He didn't explain how he felt.

Moses, later on the narrow, root-covered road leading to Isaiah Jenson's cabin, thought Harriet Bridgewater wrong about Mingo and, strange to say, felt closer to the black African than to Harriet. So close, in fact, that when he pulled his rig up to Isaiah's house, he considered giving Mingo his farm when he died, God willing, as well as his knowledge, beliefs, and prejudices. Then again, maybe that was overdoing things. The boy was all Moses wanted him to be, his own emanation, but still, he thought, himself. Different enough from Moses so that he could step back and admire him.

Swinging his feet off the buckboard, he called, “Isaiah!” and, hearing no reply, hobbled, bent forward at his hips, toward the front door—“H'lo?”—which was halfway open. Why could he see no one? “Jehoshaphat!” blurted Moses. From his lower stomach a loamy feeling crawled up to his throat. “Y'all heah? Hey!” The door opened with a burst at his fingertips. Snatching off his hat, ducking his head, he stepped inside. It was dark as a poor man's pocket in there. Air within had the smell of boiled potatoes and cornbread. He saw the boy seated big as life at Isaiah's table, struggling with a big lead-colored spoon and a bowl of hominy. “You two finished al-raid-y, eh?” Moses laughed, throwing his jaw forward, full of pride, as Mingo fought mightily, his head hung over his bowl, to get food to his mouth. “Whar's that fool Isaiah?” The African pointed over his shoulder, and Moses's eyes, squinting in the weak light, followed his wagging finger to a stream of sticky black fluid like the gelatinous trail of a snail flowing from where Isaiah Jenson, cold as stone, lay crumpled next to his stove, the image of Mingo imprisoned on the retina of his eyes. Frail moonlight funneled through cracks in the roof. The whole cabin was unreal. Simply unreal. The old man's knees knocked together. His stomach jerked. Buried deep in Isaiah's forehead was a meat cleaver that exactly split his face and disconnected his features.

“Oh, my Lord!” croaked Moses. He did a little dance, half juba, half jig, on his good leg toward Isaiah, whooped, “Mingo, what'd you do?” Then, knowing full well what he'd done, he boxed the boy behind his ears, and shook all six feet of him until Moses's teeth, not Mingo's, rattled. The old man sat down at the table; his knees felt rubbery, and he groaned: “Lord,
Lord, Lord!”
He blew out breath, blenched, his lips skinned back over his tobacco-browned teeth, and looked square at the African. “Isaiah's daid! You understand that?”

Mingo understood that; he said so.

“And you're responsible!” He stood up, but sat down again, coughing, then pulled out his handkerchief and spit into it. “Daid! You know what daid means?” Again, he hawked and spit. “Responsible—you know what
that
means?”

He did not; he said, “Nossuh, don't know as I know that one, suh. Not Mingo, boss. Nossuh!”

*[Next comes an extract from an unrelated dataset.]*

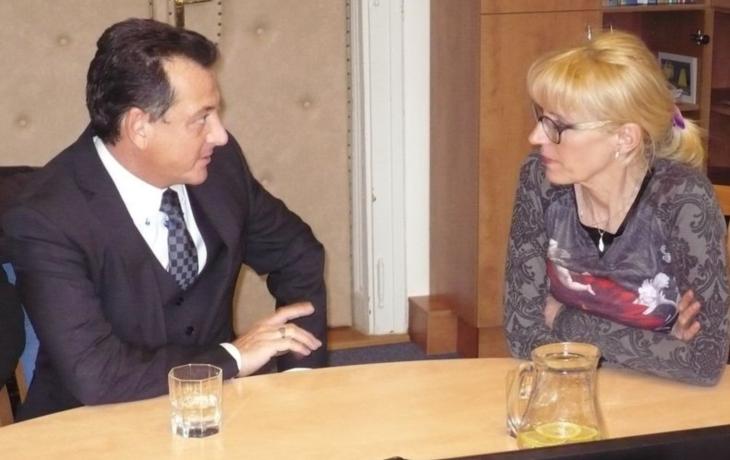 Alagia je ve sporu s ministerstvem o funkci poradce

Moses sprang up suddenly like a steel spring going off and slapped the boy till his palm stung. Briefly, the old man went bananas, pounding the boy's chest with his fists. He sat down again. Jumping up so quick made his head spin and legs wobble. Mingo protested his innocence, and it did not dawn on Moses why he seemed so indifferent until he thought back to what he'd told him about chicken hawks. Months ago, maybe five, he'd taught Mingo to kill chicken hawks and be courteous to strangers, but it got all turned around in the African's mind (how was he to know New World customs?), so he was courteous to chicken hawks (Moses groaned, full of gloom) and killed strangers. “You idjet!” hooted Moses. His jaw clamped shut. He wept hoarsely for a few minutes like a steer with the strangles. “Isaiah Jenson and me was friends, and—” He checked himself; what'd he said was a lie. They weren't friends at all. In fact, he thought Isaiah Jenson was a pigheaded fool and only tolerated the little yimp in a neighborly way. Into his eye a fly bounded. Moses shook his head wildly. He'd even sworn to Harriet, weeks earlier, that Jenson was so troublesome, always borrowing tools and keeping them, he hoped he'd go to Ballyhack on a red-hot rail. In his throat a knot tightened. One of his eyelids jittered up, still itchy from the fly; he forced it down with his finger, then gave a slow look at the African. “Great Peter,” he mumbled. “You couldn'ta known that.”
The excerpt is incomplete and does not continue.